**SUPPLIED MATERIAL**
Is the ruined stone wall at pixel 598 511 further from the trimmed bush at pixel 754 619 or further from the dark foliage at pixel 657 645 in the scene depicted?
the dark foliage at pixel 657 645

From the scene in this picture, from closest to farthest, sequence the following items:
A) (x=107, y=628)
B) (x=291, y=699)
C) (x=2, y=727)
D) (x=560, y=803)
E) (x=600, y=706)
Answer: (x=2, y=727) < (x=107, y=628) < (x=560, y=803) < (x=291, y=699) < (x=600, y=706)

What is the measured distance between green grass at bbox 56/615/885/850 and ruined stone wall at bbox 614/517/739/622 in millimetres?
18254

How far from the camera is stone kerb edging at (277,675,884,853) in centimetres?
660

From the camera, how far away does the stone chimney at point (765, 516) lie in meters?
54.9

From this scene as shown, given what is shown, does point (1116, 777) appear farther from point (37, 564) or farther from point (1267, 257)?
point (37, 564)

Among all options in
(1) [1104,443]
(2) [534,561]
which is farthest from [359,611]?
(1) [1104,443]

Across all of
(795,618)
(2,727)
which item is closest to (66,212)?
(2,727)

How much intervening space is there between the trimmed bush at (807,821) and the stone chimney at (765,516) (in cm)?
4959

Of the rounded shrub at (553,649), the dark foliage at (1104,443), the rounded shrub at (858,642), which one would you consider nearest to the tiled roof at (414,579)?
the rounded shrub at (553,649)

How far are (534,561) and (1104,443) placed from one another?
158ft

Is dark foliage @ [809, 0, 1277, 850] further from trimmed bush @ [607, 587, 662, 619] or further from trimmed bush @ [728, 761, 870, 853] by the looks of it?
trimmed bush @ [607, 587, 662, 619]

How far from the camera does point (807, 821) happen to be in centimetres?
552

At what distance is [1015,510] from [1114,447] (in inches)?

==

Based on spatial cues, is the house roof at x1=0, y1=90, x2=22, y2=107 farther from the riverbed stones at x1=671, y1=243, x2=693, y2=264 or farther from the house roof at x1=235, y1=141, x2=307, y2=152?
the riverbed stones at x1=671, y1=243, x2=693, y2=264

==

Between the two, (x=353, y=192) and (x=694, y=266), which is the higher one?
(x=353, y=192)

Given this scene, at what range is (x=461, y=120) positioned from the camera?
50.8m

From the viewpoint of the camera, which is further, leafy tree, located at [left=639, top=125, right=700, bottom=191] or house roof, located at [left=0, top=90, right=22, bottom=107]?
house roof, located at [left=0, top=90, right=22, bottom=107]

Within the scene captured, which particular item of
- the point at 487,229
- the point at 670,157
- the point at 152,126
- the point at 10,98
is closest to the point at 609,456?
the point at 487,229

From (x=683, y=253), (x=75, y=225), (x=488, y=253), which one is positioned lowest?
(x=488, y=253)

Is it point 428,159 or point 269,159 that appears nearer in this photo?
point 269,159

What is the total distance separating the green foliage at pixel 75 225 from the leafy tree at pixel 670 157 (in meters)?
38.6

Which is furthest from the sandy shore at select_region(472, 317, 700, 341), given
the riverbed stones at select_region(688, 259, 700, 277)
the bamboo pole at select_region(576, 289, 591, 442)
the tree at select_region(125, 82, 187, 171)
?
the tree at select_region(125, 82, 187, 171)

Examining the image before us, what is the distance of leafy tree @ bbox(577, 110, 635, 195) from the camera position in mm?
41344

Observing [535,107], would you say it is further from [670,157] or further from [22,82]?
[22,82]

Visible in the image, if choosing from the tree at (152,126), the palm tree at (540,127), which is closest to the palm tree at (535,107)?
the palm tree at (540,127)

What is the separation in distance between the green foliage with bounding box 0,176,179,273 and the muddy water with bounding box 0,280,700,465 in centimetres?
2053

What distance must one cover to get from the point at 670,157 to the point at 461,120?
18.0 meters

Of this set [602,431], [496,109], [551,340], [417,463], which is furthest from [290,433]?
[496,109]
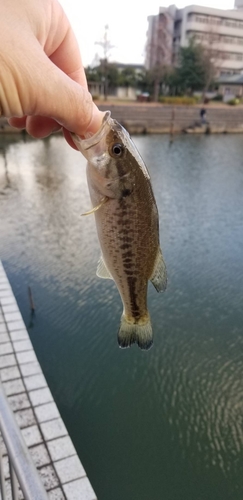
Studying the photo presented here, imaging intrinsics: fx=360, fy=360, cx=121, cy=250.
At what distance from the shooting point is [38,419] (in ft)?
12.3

**PROBLEM REQUIREMENTS**
Return every line of the data above that contains the string "pixel", matching case exactly.

**RESULT**
Is the ruined stone wall at pixel 598 511 further from the trimmed bush at pixel 754 619 or further from the dark foliage at pixel 657 645 in the scene depicted?
the dark foliage at pixel 657 645
What is the total distance separating the green foliage at pixel 75 225 from the leafy tree at pixel 670 157 (in meters)?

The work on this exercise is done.